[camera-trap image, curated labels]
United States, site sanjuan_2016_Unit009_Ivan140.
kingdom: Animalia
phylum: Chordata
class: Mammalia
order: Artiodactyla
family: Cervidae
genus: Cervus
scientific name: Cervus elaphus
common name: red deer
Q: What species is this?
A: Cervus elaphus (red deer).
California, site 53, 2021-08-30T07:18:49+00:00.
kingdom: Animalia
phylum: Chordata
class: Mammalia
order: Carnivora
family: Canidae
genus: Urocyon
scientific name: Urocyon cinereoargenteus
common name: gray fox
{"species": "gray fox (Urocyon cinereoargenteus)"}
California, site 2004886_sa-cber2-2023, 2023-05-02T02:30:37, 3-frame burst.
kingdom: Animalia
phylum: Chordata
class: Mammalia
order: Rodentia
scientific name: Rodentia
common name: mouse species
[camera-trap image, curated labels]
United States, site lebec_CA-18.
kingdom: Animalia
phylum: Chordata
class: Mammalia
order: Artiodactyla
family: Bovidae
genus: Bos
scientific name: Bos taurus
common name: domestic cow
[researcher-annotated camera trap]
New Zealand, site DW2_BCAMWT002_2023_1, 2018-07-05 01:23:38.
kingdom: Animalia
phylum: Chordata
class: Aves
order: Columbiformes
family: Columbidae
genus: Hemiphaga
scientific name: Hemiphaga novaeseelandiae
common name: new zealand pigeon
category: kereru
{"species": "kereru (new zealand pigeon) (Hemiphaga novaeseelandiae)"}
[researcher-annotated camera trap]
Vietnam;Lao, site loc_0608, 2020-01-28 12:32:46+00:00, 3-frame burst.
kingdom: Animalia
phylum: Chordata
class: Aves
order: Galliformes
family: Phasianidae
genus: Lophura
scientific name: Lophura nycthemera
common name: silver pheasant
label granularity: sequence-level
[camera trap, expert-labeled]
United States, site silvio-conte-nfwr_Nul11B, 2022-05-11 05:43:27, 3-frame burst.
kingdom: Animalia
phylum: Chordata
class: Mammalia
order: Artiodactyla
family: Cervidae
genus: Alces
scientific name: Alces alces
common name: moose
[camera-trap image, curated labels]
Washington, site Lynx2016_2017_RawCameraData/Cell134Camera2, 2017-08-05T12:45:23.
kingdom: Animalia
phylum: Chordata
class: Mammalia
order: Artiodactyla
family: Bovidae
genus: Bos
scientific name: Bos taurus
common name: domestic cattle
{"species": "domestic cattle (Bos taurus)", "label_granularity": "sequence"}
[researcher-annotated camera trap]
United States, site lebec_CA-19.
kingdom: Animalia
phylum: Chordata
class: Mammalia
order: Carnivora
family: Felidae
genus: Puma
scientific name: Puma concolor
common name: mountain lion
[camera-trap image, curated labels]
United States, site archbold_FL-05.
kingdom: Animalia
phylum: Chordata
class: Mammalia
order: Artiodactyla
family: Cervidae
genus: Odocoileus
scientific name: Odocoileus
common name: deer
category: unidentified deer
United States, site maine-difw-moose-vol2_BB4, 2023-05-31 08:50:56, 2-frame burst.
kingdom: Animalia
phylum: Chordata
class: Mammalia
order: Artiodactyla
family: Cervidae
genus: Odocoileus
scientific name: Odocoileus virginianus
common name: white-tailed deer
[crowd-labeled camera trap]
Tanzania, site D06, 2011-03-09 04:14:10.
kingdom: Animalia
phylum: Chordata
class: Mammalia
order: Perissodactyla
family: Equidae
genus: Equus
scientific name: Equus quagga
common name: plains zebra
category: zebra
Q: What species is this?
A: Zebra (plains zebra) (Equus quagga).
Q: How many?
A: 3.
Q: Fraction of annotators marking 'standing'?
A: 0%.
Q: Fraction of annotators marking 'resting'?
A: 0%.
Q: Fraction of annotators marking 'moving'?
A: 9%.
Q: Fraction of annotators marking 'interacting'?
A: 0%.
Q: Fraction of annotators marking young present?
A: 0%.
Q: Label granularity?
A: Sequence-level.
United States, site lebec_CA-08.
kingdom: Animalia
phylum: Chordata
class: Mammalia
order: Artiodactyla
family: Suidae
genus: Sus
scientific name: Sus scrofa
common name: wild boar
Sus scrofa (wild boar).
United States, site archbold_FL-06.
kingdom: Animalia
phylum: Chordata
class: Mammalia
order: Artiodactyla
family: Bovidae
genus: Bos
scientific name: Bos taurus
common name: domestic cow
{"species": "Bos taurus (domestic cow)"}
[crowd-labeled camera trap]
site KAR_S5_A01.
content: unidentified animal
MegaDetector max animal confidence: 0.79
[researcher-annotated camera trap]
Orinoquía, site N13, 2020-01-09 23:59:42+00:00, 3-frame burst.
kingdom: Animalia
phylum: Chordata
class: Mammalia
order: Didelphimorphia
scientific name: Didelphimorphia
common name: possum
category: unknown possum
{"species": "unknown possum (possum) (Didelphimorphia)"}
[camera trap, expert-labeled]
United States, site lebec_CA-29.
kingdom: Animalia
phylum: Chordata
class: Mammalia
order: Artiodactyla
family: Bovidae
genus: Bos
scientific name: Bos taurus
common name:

*-*-*

_TASK DESCRIPTION_
Take the lines from the top of the data through the one that contains "A: Cervus elaphus (red deer)." and copy them exactly, leaving out every line after it.

_RESPONSE AREA_
[camera-trap image, curated labels]
United States, site sanjuan_2016_Unit009_Ivan140.
kingdom: Animalia
phylum: Chordata
class: Mammalia
order: Artiodactyla
family: Cervidae
genus: Cervus
scientific name: Cervus elaphus
common name: red deer
Q: What species is this?
A: Cervus elaphus (red deer).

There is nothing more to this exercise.